Paying taxes is never fun, of course, but a dreaded chore is even more daunting when you have a toppling pile of papers to tackle. And it can cost you if you show up at your accountant’s office with a disorganized mess. Even worse? You might miss some key deductions.
We may be a little late for 2015, but you can get a jump on next year’s taxes with these organization tips.
1. Develop a System
“That way, if you need something specific during the year, you know where to look,” Trager said. Come tax time, you’ll have everything sorted to dig in yourself or pass on to your tax preparer.
2. Choose Categories That Matter to You.
Every person’s filing system may look different as they customize it to fit their needs, but here are some broad categories Till suggests based on the most common deductions that people itemize above the standard deduction:
- Property taxes
- School taxes
- Charitable contributions
- Unreimbursed business expenses
- Mortgage interest
3. Go Digital.
No doubt you’ll have some paper files, but there are a number of apps that can make it much easier to track your spending to organize the possible deductions, according to Mark Wingo, president and CEO of New Beginning Financial Group.

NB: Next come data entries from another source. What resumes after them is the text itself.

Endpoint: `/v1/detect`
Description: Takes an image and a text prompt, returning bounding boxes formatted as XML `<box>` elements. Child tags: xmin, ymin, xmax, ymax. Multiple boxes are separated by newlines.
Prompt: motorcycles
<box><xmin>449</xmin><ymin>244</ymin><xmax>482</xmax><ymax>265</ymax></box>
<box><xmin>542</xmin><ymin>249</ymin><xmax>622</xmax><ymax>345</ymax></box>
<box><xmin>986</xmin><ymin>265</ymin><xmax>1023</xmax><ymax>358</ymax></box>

Two he likes are Expensify.com and Mint.com.
4. Keep A Running Total.
“Tally information at the end of each month or quarter — whatever makes more sense for your needs,” suggests Trager. “Keeping a running total of your expenses and quarterly payments will save you loads of time come January next year.”
5. Double-check Everything.
“Every year I see people rush to get their taxes filed, but then they realize they have missed a deduction or filed before they got a 1099 from an investment firm,” Till said.

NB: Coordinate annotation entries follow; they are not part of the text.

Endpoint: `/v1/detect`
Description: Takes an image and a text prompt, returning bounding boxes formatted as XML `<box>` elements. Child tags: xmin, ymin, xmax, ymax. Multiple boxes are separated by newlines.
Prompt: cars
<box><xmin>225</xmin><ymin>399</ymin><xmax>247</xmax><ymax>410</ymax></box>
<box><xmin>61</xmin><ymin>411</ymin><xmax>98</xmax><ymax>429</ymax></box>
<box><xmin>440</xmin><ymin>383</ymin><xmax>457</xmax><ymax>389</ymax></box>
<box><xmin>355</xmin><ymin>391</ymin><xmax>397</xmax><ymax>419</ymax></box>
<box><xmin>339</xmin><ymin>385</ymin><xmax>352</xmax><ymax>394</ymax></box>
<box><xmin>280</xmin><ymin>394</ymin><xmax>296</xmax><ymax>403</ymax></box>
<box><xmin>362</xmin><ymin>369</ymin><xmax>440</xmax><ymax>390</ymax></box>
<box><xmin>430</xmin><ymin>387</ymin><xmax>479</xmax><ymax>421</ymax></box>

He recommends you use an organizer to jog your memory so you know which documents you still need to obtain. Find one online or from the tax firm you’ll be working with, which often will have last year’s information pre-filled in as a starting point.
6. Shred and Store Smart.
To avoid identity theft, shred any papers you saved but didn’t need. Then, once taxes are finished, store all the paperwork you may need should you be audited in one folder, Trager recommends.
“It’s also much easier to shred a file when you’re ready to let that year go,” Trager said.
Wingo recommends clients keep their tax paperwork for at least six years.
“If you file as a business, you want to keep detailed records of all of your expenses, such as your mileage log, travel expenses, food and entertainment, office supplies and operating costs to justify your deduction in case you are ever audited,” Wingo said.
Designate a box or bin for tax records and put them on a high shelf or in an offsite storage unit so they are safe and out of the way, but accessible if you need them.
The final bonus for being organized? The sooner you file, the sooner you get a potential return!